4. Clear my schedule. If possible, once a feeling has gotten my attention, I give it some time and space. My stronger feelings require something like a sick day. My feelings appreciate being processed thoroughly with others, thrive in an honest environment, demand I don’t sleep until they are named and love a hot bath after I release them into the world.
5. Listen to my body. My feelings know so many languages. They tingle up my spine, tighten my gut, sparkle or lock in my jaw and chest, fill my eyes with tears, create an overall numbness, drop like a weight through my feet, seize up in my left hip, crave and crave. If I notice anything that is clearly not normal in my body and approach it with curiosity, I learn so much about what I’m feeling.
6. Articulate it. This is actually the hardest part for me. I can speak eloquently of many things, other’s feelings for instance…but my mouth freezes up and tears overwhelm my own deepest feelings. There are good reasons for this, I’ve been studying. And it’s always time to grow. Learning to speak my feelings out loud is currently one of my liberation practices.

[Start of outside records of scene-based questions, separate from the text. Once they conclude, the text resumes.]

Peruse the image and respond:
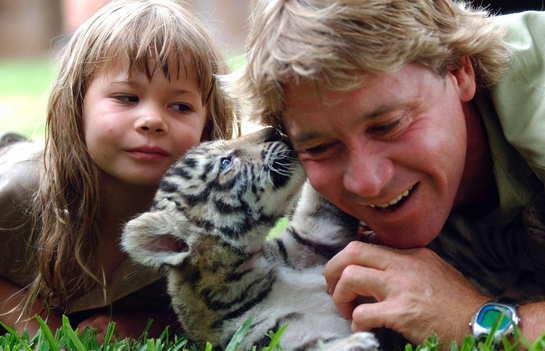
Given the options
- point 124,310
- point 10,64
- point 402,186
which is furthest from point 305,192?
point 10,64

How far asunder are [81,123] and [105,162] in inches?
14.5

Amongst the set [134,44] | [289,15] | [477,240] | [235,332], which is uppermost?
[289,15]

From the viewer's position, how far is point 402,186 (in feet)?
7.97

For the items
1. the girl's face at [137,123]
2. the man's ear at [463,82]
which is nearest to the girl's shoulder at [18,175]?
the girl's face at [137,123]

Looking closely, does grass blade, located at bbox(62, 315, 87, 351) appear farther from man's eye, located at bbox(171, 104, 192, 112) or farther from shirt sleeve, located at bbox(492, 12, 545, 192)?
shirt sleeve, located at bbox(492, 12, 545, 192)

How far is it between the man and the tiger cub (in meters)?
0.20

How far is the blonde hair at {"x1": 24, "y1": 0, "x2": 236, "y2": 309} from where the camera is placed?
357 cm

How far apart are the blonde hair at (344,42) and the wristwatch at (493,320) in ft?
A: 3.50

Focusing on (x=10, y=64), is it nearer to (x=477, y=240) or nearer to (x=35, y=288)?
(x=35, y=288)

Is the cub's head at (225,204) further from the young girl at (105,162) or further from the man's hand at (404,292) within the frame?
the young girl at (105,162)

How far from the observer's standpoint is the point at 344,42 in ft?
7.36

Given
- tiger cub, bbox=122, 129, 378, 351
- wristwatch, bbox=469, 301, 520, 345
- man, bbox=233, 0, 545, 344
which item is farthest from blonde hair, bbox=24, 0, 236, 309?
wristwatch, bbox=469, 301, 520, 345

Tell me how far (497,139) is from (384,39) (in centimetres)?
97

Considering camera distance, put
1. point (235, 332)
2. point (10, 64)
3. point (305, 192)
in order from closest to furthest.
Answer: point (235, 332), point (305, 192), point (10, 64)
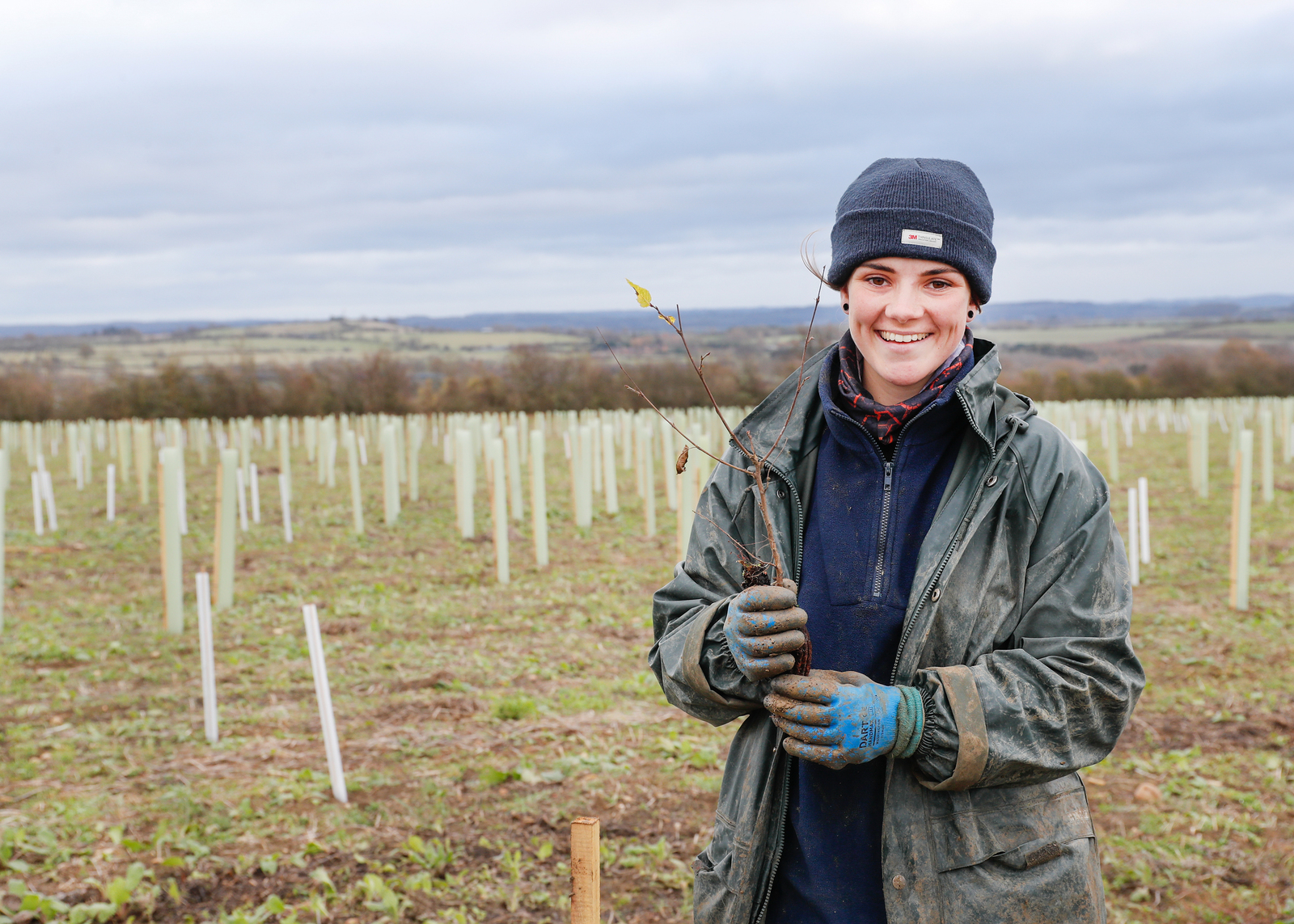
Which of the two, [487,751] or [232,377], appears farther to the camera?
[232,377]

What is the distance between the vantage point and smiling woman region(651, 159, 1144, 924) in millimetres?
1604

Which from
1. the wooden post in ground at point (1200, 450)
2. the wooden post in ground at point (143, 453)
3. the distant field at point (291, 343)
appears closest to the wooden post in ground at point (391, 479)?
the wooden post in ground at point (143, 453)

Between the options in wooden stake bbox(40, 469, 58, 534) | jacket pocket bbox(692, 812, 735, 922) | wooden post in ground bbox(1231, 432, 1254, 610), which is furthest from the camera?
wooden stake bbox(40, 469, 58, 534)

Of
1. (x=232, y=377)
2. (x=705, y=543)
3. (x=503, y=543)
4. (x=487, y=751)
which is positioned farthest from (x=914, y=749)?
(x=232, y=377)

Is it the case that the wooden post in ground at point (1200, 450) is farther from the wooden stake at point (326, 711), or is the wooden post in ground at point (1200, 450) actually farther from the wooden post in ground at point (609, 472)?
the wooden stake at point (326, 711)

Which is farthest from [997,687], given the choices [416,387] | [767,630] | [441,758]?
[416,387]

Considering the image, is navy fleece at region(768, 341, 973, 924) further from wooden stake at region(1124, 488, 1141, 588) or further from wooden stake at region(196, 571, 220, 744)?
wooden stake at region(1124, 488, 1141, 588)

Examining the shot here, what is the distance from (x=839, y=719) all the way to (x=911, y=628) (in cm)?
22

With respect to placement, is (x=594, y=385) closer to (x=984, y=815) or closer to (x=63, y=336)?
(x=984, y=815)

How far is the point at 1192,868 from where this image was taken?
391 cm

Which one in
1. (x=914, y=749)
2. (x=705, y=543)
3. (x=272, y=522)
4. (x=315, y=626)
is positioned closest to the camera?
(x=914, y=749)

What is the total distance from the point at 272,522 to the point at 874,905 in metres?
12.9

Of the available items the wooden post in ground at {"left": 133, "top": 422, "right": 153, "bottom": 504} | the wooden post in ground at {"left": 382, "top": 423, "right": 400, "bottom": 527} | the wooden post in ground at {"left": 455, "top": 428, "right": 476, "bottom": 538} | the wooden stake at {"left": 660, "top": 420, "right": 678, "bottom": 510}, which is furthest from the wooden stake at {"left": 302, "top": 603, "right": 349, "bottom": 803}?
the wooden post in ground at {"left": 133, "top": 422, "right": 153, "bottom": 504}

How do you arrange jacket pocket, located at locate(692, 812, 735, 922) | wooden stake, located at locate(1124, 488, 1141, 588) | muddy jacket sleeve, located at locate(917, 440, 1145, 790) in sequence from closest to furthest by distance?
muddy jacket sleeve, located at locate(917, 440, 1145, 790)
jacket pocket, located at locate(692, 812, 735, 922)
wooden stake, located at locate(1124, 488, 1141, 588)
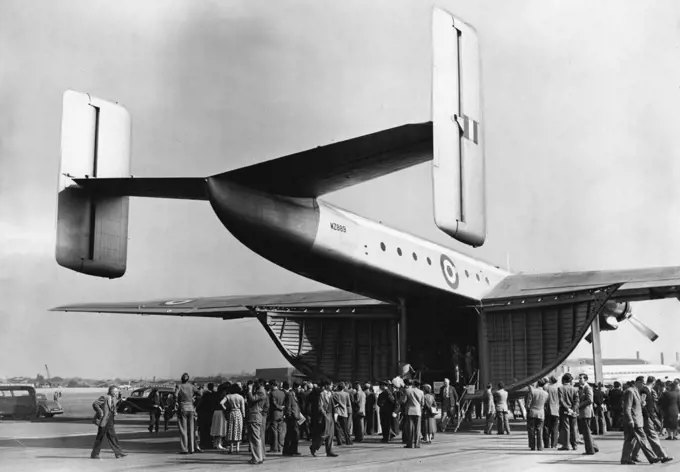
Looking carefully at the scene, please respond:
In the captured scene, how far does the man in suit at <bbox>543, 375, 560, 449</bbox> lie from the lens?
1408 centimetres

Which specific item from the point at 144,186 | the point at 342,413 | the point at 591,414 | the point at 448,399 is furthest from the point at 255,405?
the point at 448,399

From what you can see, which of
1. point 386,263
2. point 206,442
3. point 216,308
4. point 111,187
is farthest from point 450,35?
point 216,308

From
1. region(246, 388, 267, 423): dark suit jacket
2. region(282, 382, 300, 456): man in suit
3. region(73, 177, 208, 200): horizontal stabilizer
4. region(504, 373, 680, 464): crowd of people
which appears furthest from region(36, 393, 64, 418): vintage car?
region(73, 177, 208, 200): horizontal stabilizer

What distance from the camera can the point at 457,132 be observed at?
1119cm

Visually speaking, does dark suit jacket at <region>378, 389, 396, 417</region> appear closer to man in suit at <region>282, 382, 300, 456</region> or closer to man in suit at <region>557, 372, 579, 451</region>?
man in suit at <region>282, 382, 300, 456</region>

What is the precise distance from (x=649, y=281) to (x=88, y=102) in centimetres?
1447

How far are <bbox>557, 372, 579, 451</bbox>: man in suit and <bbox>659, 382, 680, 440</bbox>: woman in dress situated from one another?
3255mm

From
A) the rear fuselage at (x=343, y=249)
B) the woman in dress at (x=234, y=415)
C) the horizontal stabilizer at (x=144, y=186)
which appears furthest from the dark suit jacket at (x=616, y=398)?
the horizontal stabilizer at (x=144, y=186)

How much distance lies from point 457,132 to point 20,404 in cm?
2353

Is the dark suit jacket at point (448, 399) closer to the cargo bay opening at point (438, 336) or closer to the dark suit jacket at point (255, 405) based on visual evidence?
the cargo bay opening at point (438, 336)

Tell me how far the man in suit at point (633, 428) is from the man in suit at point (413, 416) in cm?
425

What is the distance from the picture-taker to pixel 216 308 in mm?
24656

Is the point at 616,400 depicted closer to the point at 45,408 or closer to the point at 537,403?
the point at 537,403

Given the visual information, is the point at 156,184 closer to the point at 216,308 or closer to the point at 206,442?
the point at 206,442
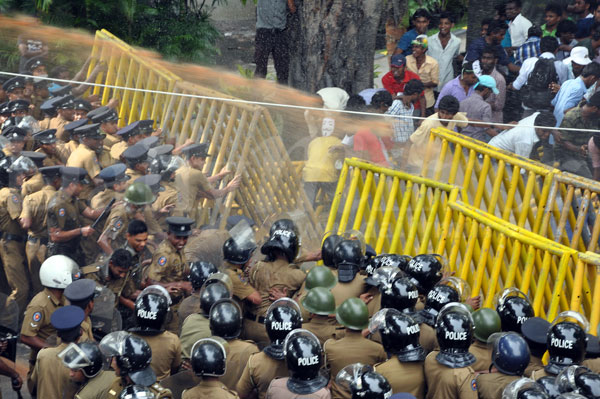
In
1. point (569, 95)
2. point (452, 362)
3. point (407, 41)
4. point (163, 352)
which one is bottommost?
point (163, 352)

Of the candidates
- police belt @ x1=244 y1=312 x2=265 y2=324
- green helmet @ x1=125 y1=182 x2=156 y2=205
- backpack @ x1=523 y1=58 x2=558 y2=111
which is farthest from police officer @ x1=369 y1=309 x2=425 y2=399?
backpack @ x1=523 y1=58 x2=558 y2=111

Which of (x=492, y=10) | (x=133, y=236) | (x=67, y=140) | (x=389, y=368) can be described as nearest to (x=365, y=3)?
(x=492, y=10)

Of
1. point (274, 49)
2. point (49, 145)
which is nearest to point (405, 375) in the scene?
point (49, 145)

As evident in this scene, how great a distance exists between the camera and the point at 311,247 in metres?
8.37

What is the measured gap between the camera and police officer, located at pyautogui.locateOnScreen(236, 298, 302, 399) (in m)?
5.06

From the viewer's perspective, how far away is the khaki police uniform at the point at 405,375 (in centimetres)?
492

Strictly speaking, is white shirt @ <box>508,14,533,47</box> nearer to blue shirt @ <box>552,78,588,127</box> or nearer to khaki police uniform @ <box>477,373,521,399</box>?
blue shirt @ <box>552,78,588,127</box>

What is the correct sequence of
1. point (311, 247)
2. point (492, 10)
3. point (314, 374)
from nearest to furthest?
point (314, 374) → point (311, 247) → point (492, 10)

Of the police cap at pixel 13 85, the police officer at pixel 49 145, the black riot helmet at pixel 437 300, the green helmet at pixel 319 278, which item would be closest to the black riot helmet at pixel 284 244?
the green helmet at pixel 319 278

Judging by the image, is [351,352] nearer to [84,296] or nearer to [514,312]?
[514,312]

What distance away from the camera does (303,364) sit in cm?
461

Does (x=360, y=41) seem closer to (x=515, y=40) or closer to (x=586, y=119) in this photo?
(x=515, y=40)

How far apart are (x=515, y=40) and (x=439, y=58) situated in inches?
39.8

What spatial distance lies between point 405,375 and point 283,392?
729 mm
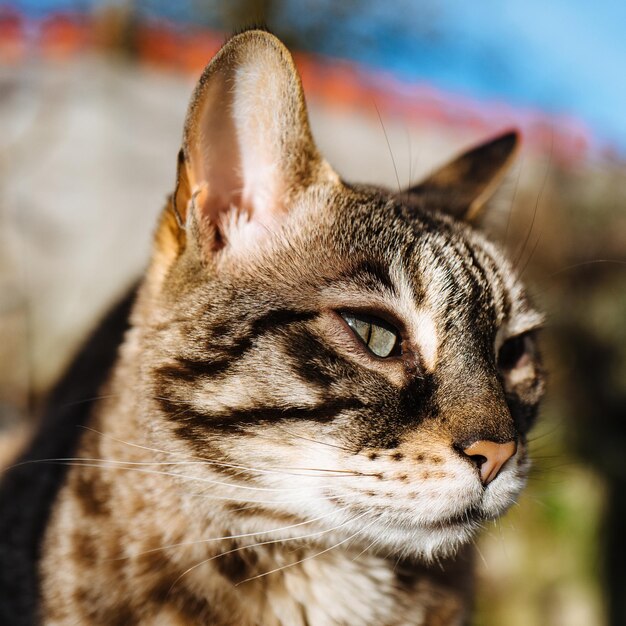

7. Love the feeling. However messy and compressed and intense it is, however weak it makes me feel, ultimately I find a peace in myself when I love the feeling, embracing it as part of my life and my journey, a sign that I am still alive and, with awareness, empowered to act on the feeling.
8. Be grateful to this magical world which makes me feel so much, and to the people who make me feel and love me through my feelings. Right now in this summer of immense living, which I’ve been in all sorts of work around, I’m grateful to Lynnee, my family, the babies, Sofia and Jodie and Dani and Janine and Morgan and Walidah and Ife and Cindy and so many others who have shown up to feel with me.
9. Keep breathing. If I am feeling I am alive and need all the oxygen I can get. If I know what I’m feeling, then I can figure out the next step. If I can take the next step, I’ll be rewarded with more feelings.
That’s what I know about how to feel a feeling. Would you add anything?